I'm in need of some help. The handle for the hood release mechanism broke off. I was originally going to only replace the release leaver. However, with the new lever in place the hood would not pop. So now i have a problem. First off how am i gonna open my hood to replace the cable? Secondly, what do i have to remove from the front of the car to get to the release mechanism once the hood is popped? BMW service wants almost $600 dollars in labor to replace this cable. Any feedback would be appreciated

Thanks, 
LT


----------



## RKT BMR (Sep 7, 2002)

ICK!  

I'll have to take a look later at my ride and the Bentley manual to see what I can figure out. That said, off the top of my head I'm thinking destruction of the BMW signature kidney grille to get at the latch mechanism to open it up. Then, cable replacement should be pretty straightforward from there. $600 seems kinda on the high-side to me.


----------



## MA330CIC (Mar 13, 2004)

I am assuming labor is $100/hr, I can't see it taking 6 hours to do the job. How about an independent BMW mechanic? Or smash the kidney grille, fix the cable and buy a new grille. Got to be less than $600.


----------



## LT247 (Jul 6, 2004)

Thanks, i forgot to mention that it is a 1995 E36. I remember looking at it before, i dont actually recall seeing any actual latch mechanism.
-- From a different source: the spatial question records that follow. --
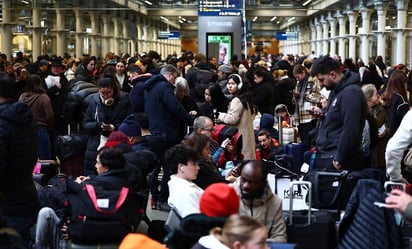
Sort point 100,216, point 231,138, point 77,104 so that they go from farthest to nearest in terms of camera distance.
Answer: point 77,104 → point 231,138 → point 100,216

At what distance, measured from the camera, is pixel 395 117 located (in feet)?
35.8

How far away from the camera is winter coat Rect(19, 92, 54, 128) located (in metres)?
12.1

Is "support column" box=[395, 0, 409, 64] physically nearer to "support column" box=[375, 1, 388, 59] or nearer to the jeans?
"support column" box=[375, 1, 388, 59]

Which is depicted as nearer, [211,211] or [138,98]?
[211,211]

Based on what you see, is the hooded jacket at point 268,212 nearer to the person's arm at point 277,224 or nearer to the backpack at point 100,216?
the person's arm at point 277,224

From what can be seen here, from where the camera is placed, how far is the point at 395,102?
10820 millimetres

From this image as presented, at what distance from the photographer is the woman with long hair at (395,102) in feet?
35.3

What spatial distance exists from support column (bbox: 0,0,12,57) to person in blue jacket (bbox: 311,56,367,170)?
101 feet

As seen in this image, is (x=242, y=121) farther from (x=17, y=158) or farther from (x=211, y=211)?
(x=211, y=211)

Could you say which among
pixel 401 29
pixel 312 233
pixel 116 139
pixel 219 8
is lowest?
pixel 312 233

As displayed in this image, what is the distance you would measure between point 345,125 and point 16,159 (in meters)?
3.11

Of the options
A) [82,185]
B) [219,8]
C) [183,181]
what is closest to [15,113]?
[82,185]

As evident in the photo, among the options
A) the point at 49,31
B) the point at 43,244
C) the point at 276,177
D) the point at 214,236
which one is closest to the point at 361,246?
the point at 214,236

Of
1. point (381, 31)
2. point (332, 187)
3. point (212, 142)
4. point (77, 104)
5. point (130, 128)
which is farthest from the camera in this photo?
point (381, 31)
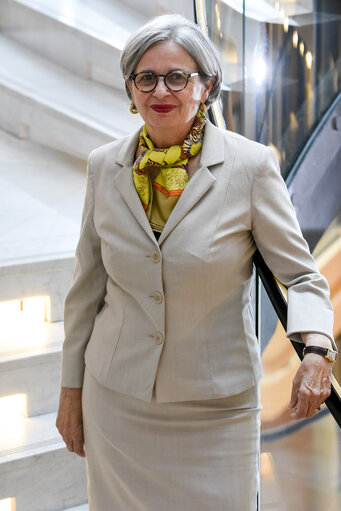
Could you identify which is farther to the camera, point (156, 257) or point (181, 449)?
point (181, 449)

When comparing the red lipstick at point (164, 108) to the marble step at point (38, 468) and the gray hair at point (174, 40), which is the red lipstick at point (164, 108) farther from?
the marble step at point (38, 468)

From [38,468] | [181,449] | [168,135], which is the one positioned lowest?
[38,468]

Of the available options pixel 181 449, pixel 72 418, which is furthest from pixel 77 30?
pixel 181 449

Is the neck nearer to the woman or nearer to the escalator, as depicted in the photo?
the woman

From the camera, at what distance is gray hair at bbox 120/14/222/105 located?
1.71 metres

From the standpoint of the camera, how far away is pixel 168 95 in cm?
172

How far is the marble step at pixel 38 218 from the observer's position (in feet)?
10.2

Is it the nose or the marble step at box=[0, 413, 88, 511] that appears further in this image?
the marble step at box=[0, 413, 88, 511]

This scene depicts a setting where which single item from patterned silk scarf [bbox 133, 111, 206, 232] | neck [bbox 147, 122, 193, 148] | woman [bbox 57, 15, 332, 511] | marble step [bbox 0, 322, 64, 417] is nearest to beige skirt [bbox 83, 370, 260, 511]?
woman [bbox 57, 15, 332, 511]

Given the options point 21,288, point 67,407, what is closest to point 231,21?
point 21,288

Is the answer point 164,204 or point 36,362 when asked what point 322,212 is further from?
point 164,204

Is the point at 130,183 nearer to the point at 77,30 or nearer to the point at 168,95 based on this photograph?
the point at 168,95

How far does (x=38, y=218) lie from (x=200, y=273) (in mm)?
2051

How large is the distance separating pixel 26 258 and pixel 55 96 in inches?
70.1
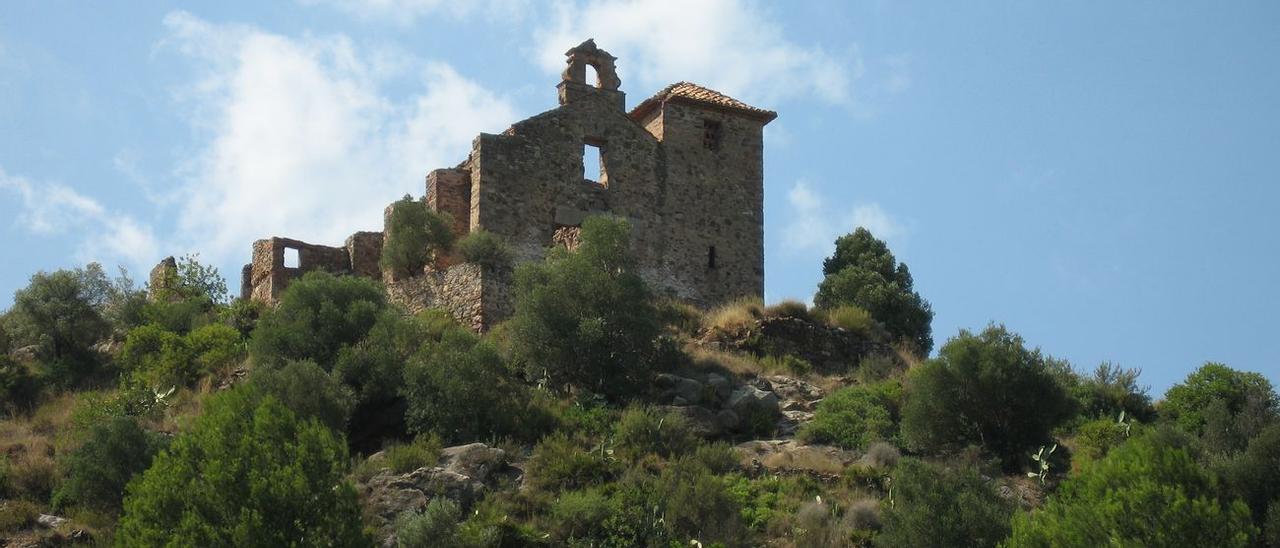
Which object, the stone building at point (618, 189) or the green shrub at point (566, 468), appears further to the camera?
the stone building at point (618, 189)

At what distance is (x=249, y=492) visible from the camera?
2914 cm

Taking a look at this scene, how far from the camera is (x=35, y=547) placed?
3127 cm

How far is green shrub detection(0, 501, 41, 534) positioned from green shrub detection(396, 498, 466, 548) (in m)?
6.16

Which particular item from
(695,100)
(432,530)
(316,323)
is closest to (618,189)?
(695,100)

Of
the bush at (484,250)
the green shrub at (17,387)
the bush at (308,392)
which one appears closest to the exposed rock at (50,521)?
the bush at (308,392)

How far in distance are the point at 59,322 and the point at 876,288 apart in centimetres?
1780

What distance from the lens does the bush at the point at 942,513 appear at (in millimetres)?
30203

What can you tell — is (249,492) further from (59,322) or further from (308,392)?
(59,322)

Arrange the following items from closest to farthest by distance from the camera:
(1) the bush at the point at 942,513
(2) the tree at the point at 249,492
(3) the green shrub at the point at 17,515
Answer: (2) the tree at the point at 249,492
(1) the bush at the point at 942,513
(3) the green shrub at the point at 17,515

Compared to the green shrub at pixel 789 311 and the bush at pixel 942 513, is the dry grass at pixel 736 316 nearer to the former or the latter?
the green shrub at pixel 789 311

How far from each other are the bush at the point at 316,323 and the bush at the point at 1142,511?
13.2 meters

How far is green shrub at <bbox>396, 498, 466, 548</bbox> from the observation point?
2950 centimetres

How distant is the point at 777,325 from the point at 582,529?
11.2 metres

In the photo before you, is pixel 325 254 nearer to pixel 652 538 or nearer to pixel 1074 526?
pixel 652 538
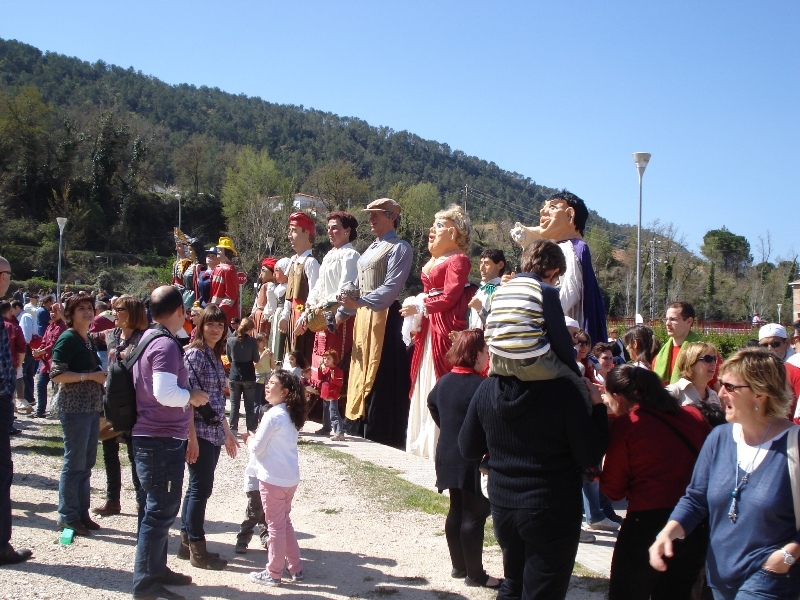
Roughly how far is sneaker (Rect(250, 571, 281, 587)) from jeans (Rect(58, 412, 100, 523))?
1.80 meters

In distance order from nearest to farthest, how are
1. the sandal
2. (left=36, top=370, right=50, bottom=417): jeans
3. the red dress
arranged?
the sandal
the red dress
(left=36, top=370, right=50, bottom=417): jeans

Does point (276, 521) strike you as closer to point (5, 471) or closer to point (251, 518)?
point (251, 518)

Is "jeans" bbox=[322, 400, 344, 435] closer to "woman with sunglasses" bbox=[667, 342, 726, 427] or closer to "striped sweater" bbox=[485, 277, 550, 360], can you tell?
"woman with sunglasses" bbox=[667, 342, 726, 427]

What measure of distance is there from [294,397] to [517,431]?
2.06 meters

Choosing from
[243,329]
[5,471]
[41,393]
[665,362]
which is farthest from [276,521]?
[41,393]

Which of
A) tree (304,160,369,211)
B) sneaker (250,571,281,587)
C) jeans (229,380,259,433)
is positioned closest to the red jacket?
sneaker (250,571,281,587)

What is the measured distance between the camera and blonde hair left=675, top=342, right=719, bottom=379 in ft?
14.9

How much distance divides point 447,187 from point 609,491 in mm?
126927

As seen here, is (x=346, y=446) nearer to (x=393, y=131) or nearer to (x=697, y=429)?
(x=697, y=429)

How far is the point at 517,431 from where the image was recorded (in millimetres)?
3535

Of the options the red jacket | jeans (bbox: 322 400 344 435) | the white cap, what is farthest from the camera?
jeans (bbox: 322 400 344 435)

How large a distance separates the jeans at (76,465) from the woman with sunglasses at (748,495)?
4.50 metres

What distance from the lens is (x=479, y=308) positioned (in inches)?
263

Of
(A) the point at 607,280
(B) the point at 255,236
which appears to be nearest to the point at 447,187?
(A) the point at 607,280
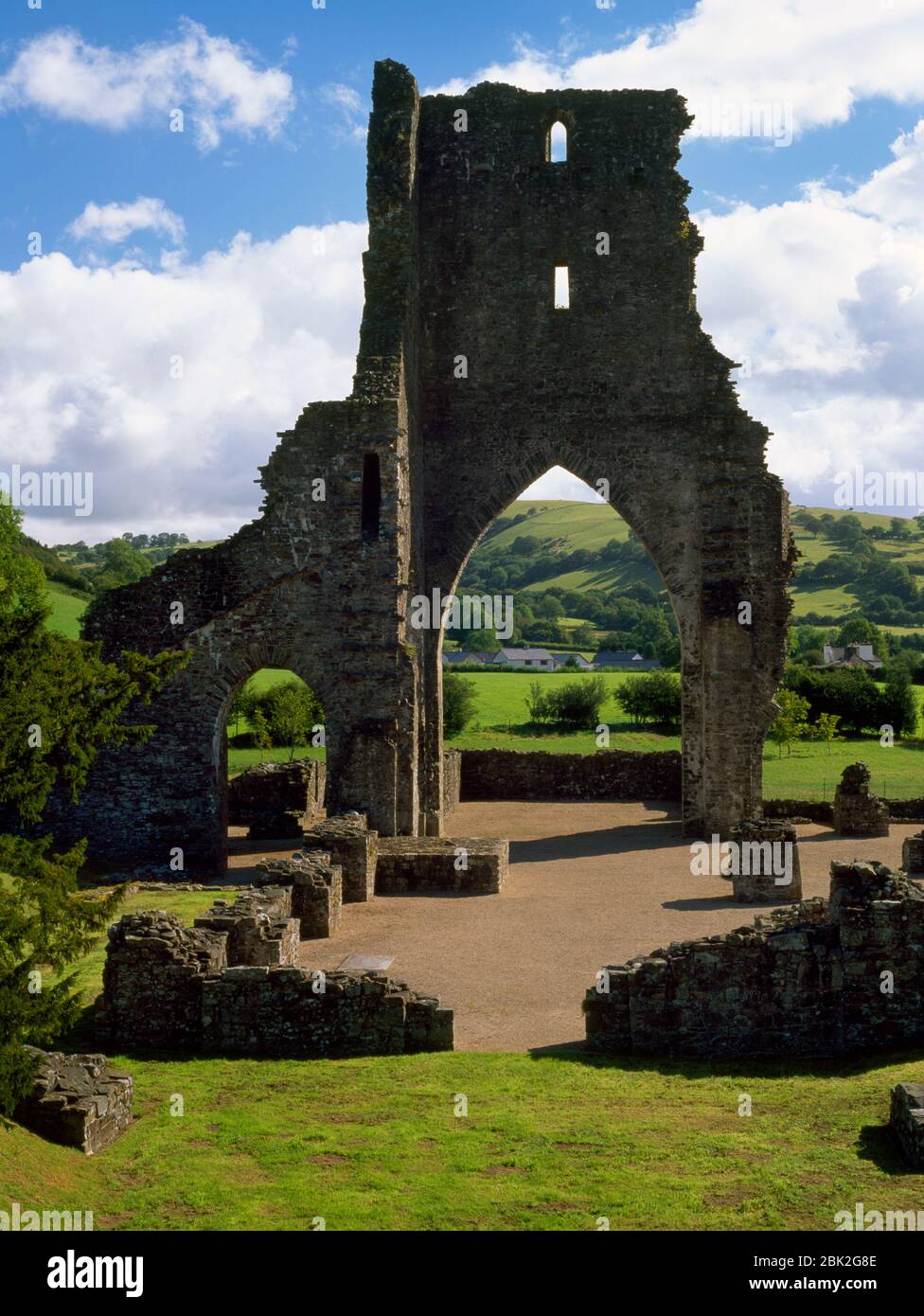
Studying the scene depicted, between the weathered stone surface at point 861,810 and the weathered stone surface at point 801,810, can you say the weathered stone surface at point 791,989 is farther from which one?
the weathered stone surface at point 801,810

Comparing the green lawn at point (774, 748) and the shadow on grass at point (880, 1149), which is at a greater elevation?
the green lawn at point (774, 748)

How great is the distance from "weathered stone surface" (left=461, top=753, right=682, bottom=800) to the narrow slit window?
38.6 ft

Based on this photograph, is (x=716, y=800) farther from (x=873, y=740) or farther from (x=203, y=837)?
(x=873, y=740)

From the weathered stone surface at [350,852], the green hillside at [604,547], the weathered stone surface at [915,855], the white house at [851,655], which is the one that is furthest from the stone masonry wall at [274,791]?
the green hillside at [604,547]

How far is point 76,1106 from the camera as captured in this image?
889 centimetres

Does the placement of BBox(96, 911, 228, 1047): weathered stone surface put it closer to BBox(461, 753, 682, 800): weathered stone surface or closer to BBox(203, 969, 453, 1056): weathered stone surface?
BBox(203, 969, 453, 1056): weathered stone surface

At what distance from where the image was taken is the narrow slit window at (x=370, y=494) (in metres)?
21.4

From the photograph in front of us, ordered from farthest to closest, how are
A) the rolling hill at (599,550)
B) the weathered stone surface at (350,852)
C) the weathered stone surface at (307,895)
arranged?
the rolling hill at (599,550) → the weathered stone surface at (350,852) → the weathered stone surface at (307,895)

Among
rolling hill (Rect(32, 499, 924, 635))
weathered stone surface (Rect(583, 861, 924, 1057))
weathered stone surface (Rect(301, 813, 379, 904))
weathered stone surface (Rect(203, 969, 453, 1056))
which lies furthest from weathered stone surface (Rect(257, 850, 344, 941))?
rolling hill (Rect(32, 499, 924, 635))

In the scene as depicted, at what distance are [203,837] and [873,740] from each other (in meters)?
32.8

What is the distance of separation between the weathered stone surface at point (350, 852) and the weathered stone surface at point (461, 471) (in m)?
2.59

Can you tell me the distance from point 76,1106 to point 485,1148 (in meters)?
2.89

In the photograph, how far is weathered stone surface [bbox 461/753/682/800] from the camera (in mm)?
31312
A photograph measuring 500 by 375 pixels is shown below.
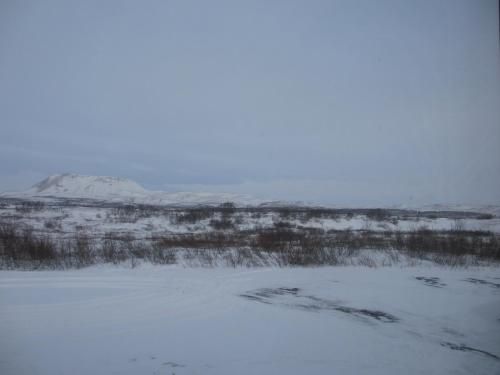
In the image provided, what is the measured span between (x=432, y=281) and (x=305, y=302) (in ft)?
13.3

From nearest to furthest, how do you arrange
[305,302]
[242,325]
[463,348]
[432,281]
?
[463,348] < [242,325] < [305,302] < [432,281]

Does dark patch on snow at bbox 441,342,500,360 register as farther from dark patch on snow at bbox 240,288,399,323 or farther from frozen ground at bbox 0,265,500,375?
dark patch on snow at bbox 240,288,399,323

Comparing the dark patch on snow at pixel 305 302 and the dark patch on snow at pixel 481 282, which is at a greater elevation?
the dark patch on snow at pixel 305 302

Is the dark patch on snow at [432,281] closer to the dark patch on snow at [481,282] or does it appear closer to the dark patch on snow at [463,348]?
the dark patch on snow at [481,282]

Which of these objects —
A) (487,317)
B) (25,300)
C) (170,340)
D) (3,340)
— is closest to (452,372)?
(487,317)

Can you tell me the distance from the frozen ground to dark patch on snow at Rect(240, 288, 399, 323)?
2 centimetres

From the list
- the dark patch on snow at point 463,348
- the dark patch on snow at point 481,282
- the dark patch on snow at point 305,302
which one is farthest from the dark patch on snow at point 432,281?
the dark patch on snow at point 463,348

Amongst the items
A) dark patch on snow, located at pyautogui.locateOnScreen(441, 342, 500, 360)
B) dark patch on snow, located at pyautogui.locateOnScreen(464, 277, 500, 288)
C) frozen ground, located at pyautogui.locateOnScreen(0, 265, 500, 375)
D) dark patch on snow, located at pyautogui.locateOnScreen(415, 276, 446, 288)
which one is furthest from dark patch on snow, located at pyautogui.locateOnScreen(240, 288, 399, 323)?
dark patch on snow, located at pyautogui.locateOnScreen(464, 277, 500, 288)

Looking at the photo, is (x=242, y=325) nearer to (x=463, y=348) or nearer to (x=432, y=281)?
(x=463, y=348)

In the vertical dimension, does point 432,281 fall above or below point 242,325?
below

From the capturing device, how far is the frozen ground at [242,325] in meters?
3.08

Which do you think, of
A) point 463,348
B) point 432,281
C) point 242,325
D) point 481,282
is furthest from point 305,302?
point 481,282

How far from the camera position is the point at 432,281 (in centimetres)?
705

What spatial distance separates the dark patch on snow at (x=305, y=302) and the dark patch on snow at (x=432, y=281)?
2.84m
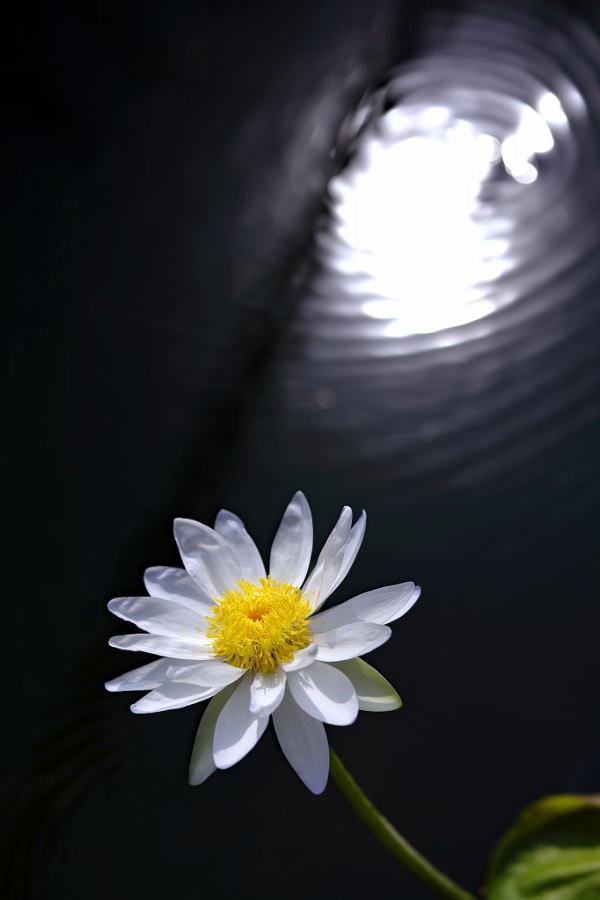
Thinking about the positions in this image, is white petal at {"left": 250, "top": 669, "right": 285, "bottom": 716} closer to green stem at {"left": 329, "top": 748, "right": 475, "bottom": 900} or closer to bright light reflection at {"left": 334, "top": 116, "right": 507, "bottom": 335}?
green stem at {"left": 329, "top": 748, "right": 475, "bottom": 900}

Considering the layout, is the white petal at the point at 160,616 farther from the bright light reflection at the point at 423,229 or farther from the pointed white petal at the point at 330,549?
the bright light reflection at the point at 423,229

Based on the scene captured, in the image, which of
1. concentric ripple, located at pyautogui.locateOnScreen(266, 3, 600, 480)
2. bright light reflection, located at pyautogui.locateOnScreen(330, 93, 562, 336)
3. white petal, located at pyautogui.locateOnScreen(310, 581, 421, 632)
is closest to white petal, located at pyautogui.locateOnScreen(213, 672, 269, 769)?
white petal, located at pyautogui.locateOnScreen(310, 581, 421, 632)

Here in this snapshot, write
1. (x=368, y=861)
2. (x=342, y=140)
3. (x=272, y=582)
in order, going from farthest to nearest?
(x=342, y=140) < (x=368, y=861) < (x=272, y=582)

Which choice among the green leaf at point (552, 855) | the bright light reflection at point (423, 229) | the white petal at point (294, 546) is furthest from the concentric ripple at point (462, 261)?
the green leaf at point (552, 855)

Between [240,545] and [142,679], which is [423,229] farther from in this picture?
[142,679]

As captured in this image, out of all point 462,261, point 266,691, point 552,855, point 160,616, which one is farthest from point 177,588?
point 462,261

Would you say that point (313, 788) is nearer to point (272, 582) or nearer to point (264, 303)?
point (272, 582)

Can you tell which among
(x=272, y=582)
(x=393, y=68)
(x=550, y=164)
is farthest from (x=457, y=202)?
(x=272, y=582)
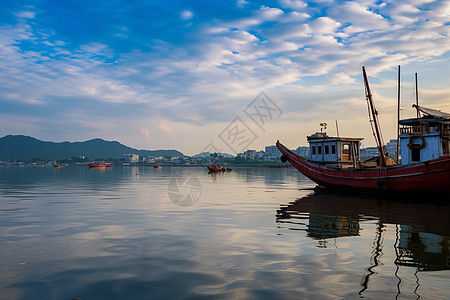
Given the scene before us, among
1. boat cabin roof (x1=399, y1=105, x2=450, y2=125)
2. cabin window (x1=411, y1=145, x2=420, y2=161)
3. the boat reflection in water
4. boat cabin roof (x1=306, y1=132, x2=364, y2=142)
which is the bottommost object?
the boat reflection in water

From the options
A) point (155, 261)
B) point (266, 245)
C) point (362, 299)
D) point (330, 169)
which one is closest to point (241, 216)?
point (266, 245)

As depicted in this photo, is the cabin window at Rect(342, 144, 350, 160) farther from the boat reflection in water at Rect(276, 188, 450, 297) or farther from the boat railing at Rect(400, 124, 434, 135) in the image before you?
the boat reflection in water at Rect(276, 188, 450, 297)

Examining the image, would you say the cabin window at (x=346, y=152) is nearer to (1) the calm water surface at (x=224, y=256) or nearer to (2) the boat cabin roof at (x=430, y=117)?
(2) the boat cabin roof at (x=430, y=117)

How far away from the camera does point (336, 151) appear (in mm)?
36156

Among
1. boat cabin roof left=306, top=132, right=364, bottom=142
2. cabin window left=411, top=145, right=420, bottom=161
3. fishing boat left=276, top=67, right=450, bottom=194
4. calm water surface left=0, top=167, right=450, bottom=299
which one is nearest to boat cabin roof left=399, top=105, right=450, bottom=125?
fishing boat left=276, top=67, right=450, bottom=194

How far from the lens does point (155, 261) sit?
9.35 metres

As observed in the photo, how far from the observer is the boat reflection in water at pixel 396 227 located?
364 inches

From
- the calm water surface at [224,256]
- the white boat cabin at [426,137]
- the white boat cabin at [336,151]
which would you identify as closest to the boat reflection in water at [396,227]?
the calm water surface at [224,256]

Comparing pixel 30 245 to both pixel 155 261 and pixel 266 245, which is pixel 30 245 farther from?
pixel 266 245

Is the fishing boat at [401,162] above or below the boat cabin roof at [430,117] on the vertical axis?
below

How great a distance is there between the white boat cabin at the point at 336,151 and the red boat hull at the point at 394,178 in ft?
7.46

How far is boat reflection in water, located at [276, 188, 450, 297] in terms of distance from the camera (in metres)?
9.24

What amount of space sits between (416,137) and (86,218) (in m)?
26.4

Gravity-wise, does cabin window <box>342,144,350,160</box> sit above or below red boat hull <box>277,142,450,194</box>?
above
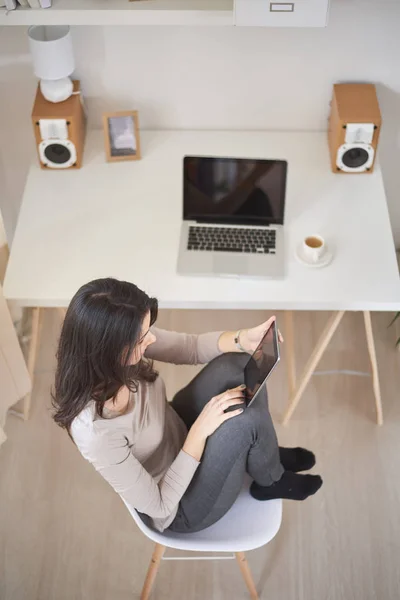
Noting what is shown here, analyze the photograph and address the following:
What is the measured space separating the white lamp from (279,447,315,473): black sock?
1174 mm

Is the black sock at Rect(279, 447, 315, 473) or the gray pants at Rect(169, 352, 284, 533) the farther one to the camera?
the black sock at Rect(279, 447, 315, 473)

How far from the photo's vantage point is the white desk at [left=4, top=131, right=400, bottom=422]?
6.46 feet

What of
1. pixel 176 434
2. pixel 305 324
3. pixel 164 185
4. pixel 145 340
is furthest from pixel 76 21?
pixel 305 324

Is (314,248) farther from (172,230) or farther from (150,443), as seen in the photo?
(150,443)

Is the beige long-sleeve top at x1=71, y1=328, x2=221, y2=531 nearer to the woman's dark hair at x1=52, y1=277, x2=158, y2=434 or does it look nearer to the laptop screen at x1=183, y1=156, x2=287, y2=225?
the woman's dark hair at x1=52, y1=277, x2=158, y2=434

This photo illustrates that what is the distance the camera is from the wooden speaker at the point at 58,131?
216cm

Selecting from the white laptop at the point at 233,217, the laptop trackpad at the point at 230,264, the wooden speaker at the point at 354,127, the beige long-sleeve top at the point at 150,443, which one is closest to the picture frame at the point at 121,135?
the white laptop at the point at 233,217

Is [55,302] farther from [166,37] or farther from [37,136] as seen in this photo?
[166,37]

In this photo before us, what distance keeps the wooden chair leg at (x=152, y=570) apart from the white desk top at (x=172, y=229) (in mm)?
604

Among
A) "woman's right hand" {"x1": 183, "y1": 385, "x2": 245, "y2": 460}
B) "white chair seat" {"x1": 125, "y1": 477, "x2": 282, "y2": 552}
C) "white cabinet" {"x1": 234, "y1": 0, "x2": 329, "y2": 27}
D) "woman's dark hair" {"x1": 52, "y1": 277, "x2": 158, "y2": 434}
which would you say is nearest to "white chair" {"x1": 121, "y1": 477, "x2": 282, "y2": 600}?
"white chair seat" {"x1": 125, "y1": 477, "x2": 282, "y2": 552}

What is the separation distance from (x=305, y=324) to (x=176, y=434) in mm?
969

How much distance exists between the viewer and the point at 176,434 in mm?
1808

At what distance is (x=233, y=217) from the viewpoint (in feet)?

It has two locking pins mounted to the hood that latch inside the frame when the hood is closed. To me it looks like the radiator may have to be removed in order to access the locks. I don't really know, it doesn't say much in the OEM manual. I know that it allmost seems impossible to get to without a fair amount of dissassembly. This really sucks..it wouldn't be so bad except my brake fluid light is starting to come on and i need to change the oil soon. Awe...its just bad.


----------



## LT247 (Jul 6, 2004)

MA330CIC said:


> I am assuming labor is $100/hr, I can't see it taking 6 hours to do the job. How about an independent BMW mechanic? Or smash the kidney grille, fix the cable and buy a new grille. Got to be less than $600.


I tried a reputable independent BMW mechanic. He seemed to have no idea how long it would take since they never really needed to be replaced, his estimate was 4 hours labor. I just cant see paying that kinda money if i can avoid it. I am mechanically inclined to the point that i can easily do most of the maintenance my self.


----------